Stanley Kubrick e o objeto de arte futurista que será fatal para a mulher dos gatos

  • Durante a cena em que Alex (Malcolm McDowell) é submetido ao tratamento Ludovico, o ator arranhou a córnea e ficou temporariamente cego. Revendo as cenas não é de surpreender. O cara recebe garras de metal para manter os olhos abertos.
  • O médico que acompanha Alex durante o tratamento no filme era realmente médico e estava lá por motivos de segurança para o protagonista.
  • Malcolm também teve costelas quebradas durante a filmagem da cena de humilhação após o tratamento.
  • Malcolm quase se afogou de verdade devido a uma falha no equipamento que o ajudaria a respirar, na cena em que os seus ex-“droogies” — naquele momento já no cargo de policiais — o encontram e o submetem a uma tortura em uma banheira.
  • Stanley Kubrick propositalmente cometeu alguns erros de continuidade em Laranja Mecânica. Os pratos em cima das mesa trocam de posição e  o nível de vinho nas garrafas muda em diversas tomadas, com a intenção de causar desorientação ao espectador.
  • O filme foi retirado de cartaz no Reino Unido a mando de Stanley Kubrick. Irritado com as críticas recebidas, de que Laranja Mecânica seria muito violento, Kubrick declarou que o filme apenas seria exibido lá após sua morte, ocorrida em 1999.
  • A linguagem utilizada por Alex, chamada de nadsat, foi inventada pelo autor Anthony Burgess, que misturou palavras em inglês, em russo e gírias.

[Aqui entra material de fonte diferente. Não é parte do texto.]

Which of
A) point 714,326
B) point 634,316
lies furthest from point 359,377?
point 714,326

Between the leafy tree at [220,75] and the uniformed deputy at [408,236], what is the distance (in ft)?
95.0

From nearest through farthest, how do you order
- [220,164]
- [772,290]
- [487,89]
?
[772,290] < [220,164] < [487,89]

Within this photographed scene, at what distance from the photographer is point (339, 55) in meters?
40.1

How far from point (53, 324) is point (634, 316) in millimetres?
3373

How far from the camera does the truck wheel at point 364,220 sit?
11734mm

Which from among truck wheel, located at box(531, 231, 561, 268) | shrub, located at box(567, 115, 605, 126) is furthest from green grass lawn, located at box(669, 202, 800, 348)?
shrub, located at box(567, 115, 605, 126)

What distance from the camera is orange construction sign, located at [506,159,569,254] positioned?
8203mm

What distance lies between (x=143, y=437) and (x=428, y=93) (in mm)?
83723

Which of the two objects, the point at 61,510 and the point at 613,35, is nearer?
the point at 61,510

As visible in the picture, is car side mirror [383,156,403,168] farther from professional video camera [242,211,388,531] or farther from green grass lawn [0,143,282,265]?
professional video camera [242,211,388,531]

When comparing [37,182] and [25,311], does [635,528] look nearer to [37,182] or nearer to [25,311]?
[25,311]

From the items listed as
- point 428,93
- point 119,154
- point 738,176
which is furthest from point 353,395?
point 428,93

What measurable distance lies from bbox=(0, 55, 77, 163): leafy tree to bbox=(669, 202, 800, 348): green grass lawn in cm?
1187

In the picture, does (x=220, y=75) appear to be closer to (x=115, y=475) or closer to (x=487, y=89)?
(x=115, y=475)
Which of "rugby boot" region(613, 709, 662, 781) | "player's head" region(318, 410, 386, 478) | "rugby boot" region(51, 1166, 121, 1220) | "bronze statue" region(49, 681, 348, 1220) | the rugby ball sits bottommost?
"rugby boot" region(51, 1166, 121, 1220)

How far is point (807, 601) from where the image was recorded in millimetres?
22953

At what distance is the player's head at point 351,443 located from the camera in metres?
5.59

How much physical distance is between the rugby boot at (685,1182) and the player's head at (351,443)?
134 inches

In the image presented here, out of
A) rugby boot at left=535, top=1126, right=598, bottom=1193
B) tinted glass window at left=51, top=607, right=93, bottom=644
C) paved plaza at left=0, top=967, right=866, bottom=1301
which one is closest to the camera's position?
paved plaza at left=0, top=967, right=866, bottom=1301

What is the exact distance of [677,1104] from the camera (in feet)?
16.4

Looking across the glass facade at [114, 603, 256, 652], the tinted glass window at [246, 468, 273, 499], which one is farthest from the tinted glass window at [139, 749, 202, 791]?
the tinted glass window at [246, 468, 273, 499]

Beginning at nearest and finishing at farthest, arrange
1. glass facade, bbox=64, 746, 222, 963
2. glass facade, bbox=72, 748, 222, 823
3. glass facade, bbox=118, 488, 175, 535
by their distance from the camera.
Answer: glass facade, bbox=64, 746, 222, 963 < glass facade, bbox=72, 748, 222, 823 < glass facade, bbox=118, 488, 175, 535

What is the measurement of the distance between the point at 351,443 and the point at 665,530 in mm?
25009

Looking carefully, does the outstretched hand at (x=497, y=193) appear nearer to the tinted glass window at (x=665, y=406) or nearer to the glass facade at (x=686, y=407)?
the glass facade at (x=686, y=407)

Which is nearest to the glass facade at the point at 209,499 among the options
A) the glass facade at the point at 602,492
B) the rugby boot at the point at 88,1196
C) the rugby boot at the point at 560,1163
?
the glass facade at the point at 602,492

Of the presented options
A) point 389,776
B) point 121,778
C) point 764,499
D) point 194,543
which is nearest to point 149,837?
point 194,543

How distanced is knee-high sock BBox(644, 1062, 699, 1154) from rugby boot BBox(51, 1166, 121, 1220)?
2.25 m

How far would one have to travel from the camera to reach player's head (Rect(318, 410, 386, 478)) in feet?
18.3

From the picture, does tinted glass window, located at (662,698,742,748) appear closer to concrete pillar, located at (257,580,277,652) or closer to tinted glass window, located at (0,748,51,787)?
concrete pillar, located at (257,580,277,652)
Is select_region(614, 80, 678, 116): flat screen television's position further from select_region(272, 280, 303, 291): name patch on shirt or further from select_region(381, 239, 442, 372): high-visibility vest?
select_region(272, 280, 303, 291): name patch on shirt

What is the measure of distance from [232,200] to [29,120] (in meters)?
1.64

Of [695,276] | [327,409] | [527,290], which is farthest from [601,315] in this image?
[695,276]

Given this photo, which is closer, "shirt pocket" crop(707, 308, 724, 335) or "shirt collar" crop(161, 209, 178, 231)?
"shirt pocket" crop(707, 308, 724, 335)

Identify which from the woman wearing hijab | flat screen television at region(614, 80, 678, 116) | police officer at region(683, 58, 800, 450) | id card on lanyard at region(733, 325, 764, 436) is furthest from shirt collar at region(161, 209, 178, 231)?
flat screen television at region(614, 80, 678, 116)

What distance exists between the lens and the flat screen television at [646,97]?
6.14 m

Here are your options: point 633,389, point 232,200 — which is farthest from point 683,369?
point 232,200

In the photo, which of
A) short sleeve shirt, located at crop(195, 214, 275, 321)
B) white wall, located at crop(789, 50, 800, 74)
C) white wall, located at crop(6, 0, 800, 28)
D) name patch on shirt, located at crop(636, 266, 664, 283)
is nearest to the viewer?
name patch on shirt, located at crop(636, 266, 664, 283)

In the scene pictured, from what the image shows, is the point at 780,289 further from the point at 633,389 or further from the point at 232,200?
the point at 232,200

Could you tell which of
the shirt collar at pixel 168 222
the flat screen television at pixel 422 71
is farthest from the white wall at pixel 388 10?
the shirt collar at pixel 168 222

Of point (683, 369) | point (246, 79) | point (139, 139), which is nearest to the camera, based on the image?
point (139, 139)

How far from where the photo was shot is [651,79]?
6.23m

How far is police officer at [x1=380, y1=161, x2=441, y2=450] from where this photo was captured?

  • A cobra foi colocada nas filmagens após o diretor Stanley Kubrick descobrir que Malcolm McDowell tinha medo delas.
  • A música de Beethoven que perpassa todo o filme foi executada no revolucionário “sintetizador” de Walter Carlos. Depois, famoso, o moço mudou de sexo, rebatizando-se como Wendy Carlos.
  • No livro, o sobrenome de Alex não é revelado em momento algum. Comenta-se que DeLarge seja uma referência a um momento no livro em que Alex chama a si mesmo de “Alexander the Large”.
  • O orçamento total do filme foi de apenas US$ 2 milhões.
  • Stanley Kubrick certa vez declarou que, se não pudesse contar com Malcolm McDowell, provavelmente não teria feito Laranja Mecânica.
  • A canção Singing in the Rain, cantada por Alex durante a cena em que ele e seus colegas violentam uma mulher na frente de seu marido, só está no filme porque esta era a única música que Malcolm McDowell sabia cantar por inteiro.
  • O filme foi proibido no Brasil na época do lançamento, mas liberado depois de alguns anos com a condição de que a genitália da mulher na cena de estupro fosse encoberta por meio de manchas pretas sobrepostas à cena. Quem assistiu ao filme naquela época pôde perceber que tais “manchas pretas” nem sempre acompanhavam a vagina com os pêlos pubianos. Isso sem contar que a censura era de 18 anos. Tais acontecimentos no Brasil serviram para a que a oposição ao governo militar ridicularizasse a censura.
  • Durante a Copa do Mundo de 1974, disputada na Alemanha Ocidental, graças ao seu futebol envolvente, revolucionário e taticamente perfeito, a Seleção Holandesa de Futebol foi batizada pelos jornalistas europeus de Laranja Mecânica. A “Laranja” faz referência também ao vistoso equipamento utilizado por essa lendária seleção de futebol, comandada por Johan Cruijff e Rinus Michels.
  • Na cena em que Alex está em uma loja de discos, pode-se notar que um dos discos que está na prateleira da loja, na fileira central, é o da trilha sonora do filme 2001: Uma Odisséia no Espaço, além do Magical Mystery Tour dos Beatles e Atom Heart Mother do Pink Floyd.
  • A banda Sepultura lançou, no início de 2009, o álbum A-lex, inspirado inteiramente no livro. Inclusive todos os títulos das músicas têm relação com a obra de Anthony Burgess.